The living, the dead and the dying. The air around them hums with the
drone of flies and the ground under their feet withers into dust. She
is coming.
GM's Note
As
a player in The Anointed you are one of Zaihai's trusted generals in a
position of power expected to offer advice and information and to
deliver victory. The rewards are high, as is the price of failure. Your
task is simply stated but less simply accomplished for Zaihai Nuer
would see every light and every life extinguished in Cathay and there
will be immense power and wealth as rewards should Cathay fall.
Beginning behind the Barrier is no small obstacle, for only one enemy
has ever breached its walls, but you ride at the head of one of the
largest armies of darkness the world has ever seen and the Barrier is
at its weakest now, with the famine and the invaders forcing the Army
inland to guard the Emperor. Alternatively you could move Eastwards and bypass the Barrier altogether, though the Order of the Dragon Shield guards the Eastern Shore.
The Cathayan army will regard you
as an immediate threat and Zaihai is known to become irrational and
enraged when confronted with the flagrant and open worship of Tzeench
prevalent throughout her native Cathay, a fact that may not win you
many allies among the Cathayans. However, word has reached you of other
armies closing in on Cathay's borders - of Greenskins and Ogres and of
a vast host of Chaos Dwarves and Skaven descending from the Mountains.

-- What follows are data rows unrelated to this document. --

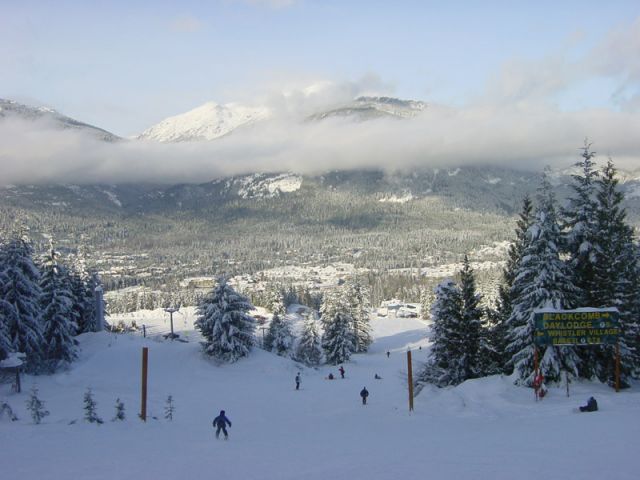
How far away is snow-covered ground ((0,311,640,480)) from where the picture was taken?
48.6 ft

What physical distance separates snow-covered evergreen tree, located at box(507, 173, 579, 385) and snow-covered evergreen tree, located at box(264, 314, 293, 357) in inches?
1706

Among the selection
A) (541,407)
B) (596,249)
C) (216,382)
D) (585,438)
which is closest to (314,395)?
(216,382)

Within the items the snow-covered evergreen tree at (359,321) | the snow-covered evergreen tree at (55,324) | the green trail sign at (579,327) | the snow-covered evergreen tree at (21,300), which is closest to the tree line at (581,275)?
the green trail sign at (579,327)

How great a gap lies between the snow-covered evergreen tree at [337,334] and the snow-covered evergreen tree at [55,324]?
3214 centimetres

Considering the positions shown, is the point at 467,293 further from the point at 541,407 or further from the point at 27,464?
the point at 27,464

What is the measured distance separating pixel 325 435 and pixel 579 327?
1270cm

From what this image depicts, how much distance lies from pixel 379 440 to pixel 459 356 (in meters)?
16.2

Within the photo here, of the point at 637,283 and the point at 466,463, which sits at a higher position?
the point at 637,283

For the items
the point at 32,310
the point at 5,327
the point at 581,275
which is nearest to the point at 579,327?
the point at 581,275

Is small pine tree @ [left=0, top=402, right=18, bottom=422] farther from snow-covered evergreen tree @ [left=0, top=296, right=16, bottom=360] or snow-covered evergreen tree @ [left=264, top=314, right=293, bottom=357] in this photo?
snow-covered evergreen tree @ [left=264, top=314, right=293, bottom=357]

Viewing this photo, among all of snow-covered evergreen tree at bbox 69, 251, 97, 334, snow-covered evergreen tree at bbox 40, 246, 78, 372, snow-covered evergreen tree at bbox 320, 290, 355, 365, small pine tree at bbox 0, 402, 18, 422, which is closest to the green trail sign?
small pine tree at bbox 0, 402, 18, 422

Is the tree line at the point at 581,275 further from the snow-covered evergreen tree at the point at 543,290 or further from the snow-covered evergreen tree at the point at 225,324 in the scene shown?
the snow-covered evergreen tree at the point at 225,324

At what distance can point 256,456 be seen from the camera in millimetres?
17438

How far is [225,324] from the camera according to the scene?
5134 centimetres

These would make powerful allies should you convince them to follow in
your wake.
Still, despite your nefarious goals there are many
individuals who would help you, many who see in the weakening of the
Empire a chance for personal advancement and the accumulation of
wealth. There are many as well who, should you be clever enough, can be
convinced that you are the lesser of two evils, and that the enemy of
an enemy, however they appear, is a friend. This may be your best
method of approaching the Cathayans, until you have sufficient strength
to strike a death blow to the Empire.
Let none stand before you.
The world has seen enough of the simpering and weak who shy away from
the darkness. Embrace it instead and let Cathay fall!